Gevşeklik göstermeyin, üzülmeyin; eğer inanmışsanız şüphesiz en üstün olan sizsiniz.(Âl-i İmrân Suresi – 139)‘
Mü’min iseniz siz en üstünüz.’ buyruluyor. Bu zannediyorum ki Bedir Harbi’nde inmiş bir ayettir. Müslümanlar az… Karşı taraf bin kişi. Yedi yüz kişi de süvari… Süvari ne demek? Atı var neyse… Peygamberimiz endişe içinde dua ediyor. Ayetler geliyor. ‘Üç bin melekle yardım ettim.’ Başka… ‘Beş bin melekle yardım ettim.’ Beş bin melek, üç bin melek… Cenâb-ı Allah’ın ordusuna kim güç yetebilir? Bir melek olsa ne… Yani hiçbir melek bile olmasa ona da ihtiyacı yok. Allah ‘Kün’ dese… Bu dünya nasıl yaratmış? Öyle oluyor. Göklerin ve yerin hükümranlığı Allah’ındır. Allah’ın her şeye gücü yeter.’(Âl-i İmrân Suresi – 189)Ama nereye geldik? Bak oradan, Bedir’den hala geliyoruz. Haa! Sıkıntılar çekti tabi, savaş olmadı daha henüz. Bedir biliyorsunuz Mekke’den Medine’ye geçince oldu. Göçten sonra oldu. Daha henüz göç yok. Peygamberimiz böyle devam ediyor. Peygamberlikten sonra on yıl Mekke’de davet etti. Kırk yaşından elli yaşına kadar. İşte yoruldu, ıstırap çekti. Bazen üzüldü, bazen şu oldu bazen bu oldu vesaire. Günlerden bir gün oturdu orda, Kâbe’ye yaslandı. Orda böyle duruyor. Bide baktı ki az sonra üç beş tane Müslüman kan revan içerisinde ‘Ya Resulullah’! Bıktık bu Kureyşlilerden. Bize şöyle eziyet ediyorlar, böyle eziyet ediyorlar. Yani hatta ondan sonra…‘Bize dua et, onları helak etsin Cenâb-ı Mevla.’ Tabi Peygamberimiz çok muzdarip oldu. Şöyle doğruldu, uzun değil de çok şeyler söyledi. Peygamberimiz buyurdu ki: -gölgede ayağa kalkarak, yani hadisin sonu şöyle buyruluyor- ‘Siz çok acele ediyorsunuz. Dur bakalım daha işin başındasınız. Sizden öncekilere gelen eziyetler, felaketler, musibetler size gelmeden öyle bir eliniz yağda bir eliniz balda cennete gireceğinizi mi zannediyorsunuz? Sizden önceki inanan kişiler inançlarından döndürülmesi için alınıyordu. Canlı canlı derileri yüzülüyordu. Bir… Sonra çeşitli işkenceler yapılıyordu. Demir taraklarla lime lime, bedenleri kıyma yapılıncaya kadar bedenleri şey yapılıyordu. Dönmüyorlardı. Öyle can veriyorlardı. Size böyle bir olay daha olmadı. Siz niye bu kadar şey yapıyorsunuz?’ sonra Resulullah Efendimiz zannedersem ki teyitle dedi ki: O kadar ki, hayvanına binmiş bir kimse, San’a ile Hadramevt arasında, San’a’dan çıkıp Hadramevte kadar gidecek de, Yüce Allah’tan başka, hiçbir şeyden korkmayacak; ancak (varsa) koyunu hakkında kurt saldırmasından kaygı duyacaktır!

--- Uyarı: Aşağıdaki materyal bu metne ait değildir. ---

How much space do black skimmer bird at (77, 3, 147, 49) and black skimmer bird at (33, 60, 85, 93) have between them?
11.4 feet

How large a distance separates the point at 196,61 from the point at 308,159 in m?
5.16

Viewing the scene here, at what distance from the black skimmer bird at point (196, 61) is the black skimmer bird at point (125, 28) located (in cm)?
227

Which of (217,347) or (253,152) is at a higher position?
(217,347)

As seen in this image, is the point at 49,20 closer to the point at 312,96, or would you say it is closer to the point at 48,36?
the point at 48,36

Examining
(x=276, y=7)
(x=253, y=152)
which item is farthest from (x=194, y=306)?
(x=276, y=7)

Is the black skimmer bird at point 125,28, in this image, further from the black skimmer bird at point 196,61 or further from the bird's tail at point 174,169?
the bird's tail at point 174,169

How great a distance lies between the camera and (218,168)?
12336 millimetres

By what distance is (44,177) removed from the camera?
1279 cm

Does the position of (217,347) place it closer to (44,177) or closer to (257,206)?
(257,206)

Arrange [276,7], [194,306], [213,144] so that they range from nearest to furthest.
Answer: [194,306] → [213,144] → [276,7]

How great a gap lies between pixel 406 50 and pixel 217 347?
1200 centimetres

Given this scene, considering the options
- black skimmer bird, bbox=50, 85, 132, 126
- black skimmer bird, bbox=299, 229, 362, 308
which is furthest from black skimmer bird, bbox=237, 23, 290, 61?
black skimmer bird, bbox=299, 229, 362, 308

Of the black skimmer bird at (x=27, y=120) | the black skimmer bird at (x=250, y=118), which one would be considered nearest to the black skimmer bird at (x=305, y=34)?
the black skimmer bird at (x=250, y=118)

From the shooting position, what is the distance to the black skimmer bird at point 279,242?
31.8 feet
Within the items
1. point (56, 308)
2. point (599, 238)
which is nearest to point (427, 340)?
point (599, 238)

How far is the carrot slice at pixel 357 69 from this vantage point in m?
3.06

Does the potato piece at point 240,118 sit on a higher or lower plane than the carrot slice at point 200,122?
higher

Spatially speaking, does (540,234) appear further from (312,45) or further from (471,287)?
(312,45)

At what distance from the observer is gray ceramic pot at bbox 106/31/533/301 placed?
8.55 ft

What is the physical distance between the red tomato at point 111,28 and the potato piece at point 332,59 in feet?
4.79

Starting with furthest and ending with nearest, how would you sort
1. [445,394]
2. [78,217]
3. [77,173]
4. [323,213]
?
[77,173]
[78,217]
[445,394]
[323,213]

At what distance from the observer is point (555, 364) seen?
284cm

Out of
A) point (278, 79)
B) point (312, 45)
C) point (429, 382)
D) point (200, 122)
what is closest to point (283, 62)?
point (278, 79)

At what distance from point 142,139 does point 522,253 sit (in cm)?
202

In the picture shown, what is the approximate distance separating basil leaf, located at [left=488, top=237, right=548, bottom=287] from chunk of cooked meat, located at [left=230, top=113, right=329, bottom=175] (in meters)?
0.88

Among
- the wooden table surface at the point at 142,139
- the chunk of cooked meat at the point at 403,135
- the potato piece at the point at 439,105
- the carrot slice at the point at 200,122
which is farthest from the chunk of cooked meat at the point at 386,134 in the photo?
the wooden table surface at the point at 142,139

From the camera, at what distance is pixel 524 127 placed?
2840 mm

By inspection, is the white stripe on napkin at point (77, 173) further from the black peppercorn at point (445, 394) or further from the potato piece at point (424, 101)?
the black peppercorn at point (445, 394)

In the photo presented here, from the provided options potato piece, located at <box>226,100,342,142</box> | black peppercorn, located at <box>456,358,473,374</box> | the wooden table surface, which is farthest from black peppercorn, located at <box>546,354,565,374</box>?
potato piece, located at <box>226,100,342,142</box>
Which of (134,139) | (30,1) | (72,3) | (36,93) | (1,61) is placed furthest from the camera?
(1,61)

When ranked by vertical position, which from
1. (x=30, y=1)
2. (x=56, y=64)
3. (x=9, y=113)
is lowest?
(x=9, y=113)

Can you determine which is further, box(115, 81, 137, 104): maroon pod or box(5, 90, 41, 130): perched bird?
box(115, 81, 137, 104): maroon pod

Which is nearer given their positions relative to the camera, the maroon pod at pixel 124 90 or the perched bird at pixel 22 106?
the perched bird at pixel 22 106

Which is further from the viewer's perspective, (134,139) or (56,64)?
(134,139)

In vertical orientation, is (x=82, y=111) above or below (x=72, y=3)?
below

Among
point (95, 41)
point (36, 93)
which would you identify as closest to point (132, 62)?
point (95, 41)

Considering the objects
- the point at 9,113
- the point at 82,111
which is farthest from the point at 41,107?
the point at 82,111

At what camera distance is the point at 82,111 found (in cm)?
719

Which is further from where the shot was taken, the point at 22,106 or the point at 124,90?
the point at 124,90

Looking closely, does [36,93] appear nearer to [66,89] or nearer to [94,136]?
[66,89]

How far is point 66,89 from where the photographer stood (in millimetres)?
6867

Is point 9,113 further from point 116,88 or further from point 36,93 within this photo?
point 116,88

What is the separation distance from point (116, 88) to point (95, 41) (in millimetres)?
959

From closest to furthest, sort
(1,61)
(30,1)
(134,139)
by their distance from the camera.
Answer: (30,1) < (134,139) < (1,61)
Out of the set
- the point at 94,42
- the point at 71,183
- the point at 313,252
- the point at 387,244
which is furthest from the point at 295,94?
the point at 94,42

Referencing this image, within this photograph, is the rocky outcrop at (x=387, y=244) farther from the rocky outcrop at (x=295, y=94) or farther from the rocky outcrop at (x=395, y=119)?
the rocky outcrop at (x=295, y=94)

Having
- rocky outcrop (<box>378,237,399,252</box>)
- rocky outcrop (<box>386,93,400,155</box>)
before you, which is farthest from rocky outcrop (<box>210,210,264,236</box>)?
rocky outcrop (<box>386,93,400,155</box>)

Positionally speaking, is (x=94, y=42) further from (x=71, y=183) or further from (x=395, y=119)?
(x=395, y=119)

Fakat siz çok acele ediyorsunuz.’ Şu hadisin güzelliğine bakar mısınız? Geçmiş ümmetten bize haber veriyor. Bunlar böyle… Oradaki Müslümanlar başlar önde. Tabi ki ne yapıyor? Sabır tavsiye ediyor. Evet, tamam. Cevaplarını da alıp gidiyorlar ama bize de örnek var. Biiir! Örnek, sabır! İki, Şu! Üç, şu… Dört, şu. Beş, altı, yedi… Yedinciyi söyleyim. Peygamberimizin mucizesi. Yani böyle bir emniyet zamanı gelecek. Geldi mi? İslamiyet zaten getirdi onu. Peygamberimiz zamanında o zaman geldi. Ama devam etti mi? Etti. Zaman zaman şeyler oluyor. Hala da var mı? Devam ediyor mu? Bazı ülkelerde oluyor. Onda artık bir şey değil. Böyle emniyetli zamanlar olacaktır Peygamberimizin mucizesi.